Francesco Aprile, Già così tenera di folla (per F. S. Dòdaro), Oèdipus, 2019

by Oronzo Liuzzi

 

Ho conosciuto Francesco Saverio Dòdaro a Lecce negli anni novanta. Un incontro durato alcune ore a casa sua. Un creativo contemporaneo produttivo del linguaggio è stato Dòdaro, con uno sguardo attento sulla realtà, sui cambiamenti storici, un predicatore della sua epoca, vivace, rivoluzionario, innovativo, all’insegna dell’essenziale. Ci siamo incrociati spiritualmente varie volte in numerose manifestazioni, eventi artistici e letterari. È stato bello per me far parte della collana ‘Compact Type. Nuova narrativa’ ideata e diretta da lui e da Antonio Verri per le Edizioni Pensionante dè Saraceni a Caprarica di Lecce nel 1990.

Anche Francesco Aprile ha conosciuto Saverio, lasciandosi coinvolgere dalla stabile determinata complessità e autenticità del suo linguaggio. Nel racconto poetico di ‘Già così tenera di follaFrancesco Aprile come un fulmine colloquia, dialoga, valorizza, riconosce, compartecipa, attraversa con le sue luci la memoria sempre viva di Dòdaro. La parola sciolta, galoppante, ritmata si ripete, si apre, manifesta, parte, riparte, si appropria, frammenta, rincorre la scrittura del maestro, sigilla sulla pagina il mondo a venire descrive e disegna un segno d’amore.
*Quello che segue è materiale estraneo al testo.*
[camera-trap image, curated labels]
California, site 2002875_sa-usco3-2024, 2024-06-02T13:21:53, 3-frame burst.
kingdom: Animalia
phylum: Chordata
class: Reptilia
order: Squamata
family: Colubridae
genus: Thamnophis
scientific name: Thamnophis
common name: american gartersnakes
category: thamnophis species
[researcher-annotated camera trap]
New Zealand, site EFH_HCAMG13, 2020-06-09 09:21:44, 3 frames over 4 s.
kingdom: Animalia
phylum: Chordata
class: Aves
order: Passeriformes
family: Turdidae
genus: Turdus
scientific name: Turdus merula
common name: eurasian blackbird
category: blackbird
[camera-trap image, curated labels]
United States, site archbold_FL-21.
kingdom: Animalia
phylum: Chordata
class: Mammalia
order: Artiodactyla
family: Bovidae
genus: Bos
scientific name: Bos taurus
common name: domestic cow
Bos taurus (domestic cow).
La parola dell’Autore si fa corpo, sanguina, apprende prende, si congiunge con il volto del maestro. Sotto l’ala della riflessione illumina tutto il credere possibile di un poeta che ha amato la poesia e che non ha mai tradito l’arte.

Aprile attraversa e rincorre la soglia delle pulsazioni della storia un giorno qualsiasi di un anno qualsiasi. Percorre ripercorre descrive con frettolosa velocità i luoghi della memoria il grande tavolo, il grande vecchio, l’ombra della quercia, le ciliegie di Turi, la guerra […] il dopoguerra, Einaudi, l’uovo del presidente […] le campagne il Meridionalismo e Tommaso e Vittore […] un venerdì di febbraio, il nove, come Vanini.

I versi di Francesco Aprile in Già così tenera di folla, sensibili e atti di fede alla vita, sentono i ricordi passare, l’amore ispirato e respirato, raccordano e strutturano immagini sensibili e profonde, attraversano momenti avvenimenti i sensi e i pensieri, si dispongono a bagnarsi di un profondo possibile silenzio, attivano liberamente lo spazio interiore per far fluire la parola poetica, si concretizzano agiscono si fanno percepire e con gioia fugace testimoniano:

   Nel procedere, la dinamica del tuo dire essenziale

concede lo strapiombo,

                                          la vertigine

del profondo

                    nel procedere

lo strapiombo del tuo dire essenziale,

            masticato fra la parola e il gesto,

raccoglie nel diverso i fiori del pittosforo

           il petalo del ciliegio

          le bombe a grappolo nella notte

il pastore sulla murgia

 

Un pensiero che non si conforma al consumo imperante e al calcolo freddo della reale quotidianità domina la scrittura ben definita di Francesco Aprile. La salvezza. La speranza. L’essenza del linguaggio. Un cammino da compiere per un cambiamento dell’esistenza. Sono appelli che devono far aprire un varco dentro di noi per liberare finalmente i luoghi repressi e soffocati della vita, dove l’inutile diventa utile, l’incerto il certo e il tempo si apre nel tempo. Lasciamo che i corpi brillino, riconquistati alla vita, nella padronanza della lingua, oltre la lingua. Facciamo ad ogni parola una congiunzione, dopo apriamo le mani e contiamo il mondo nei segni che abbiamo lasciato.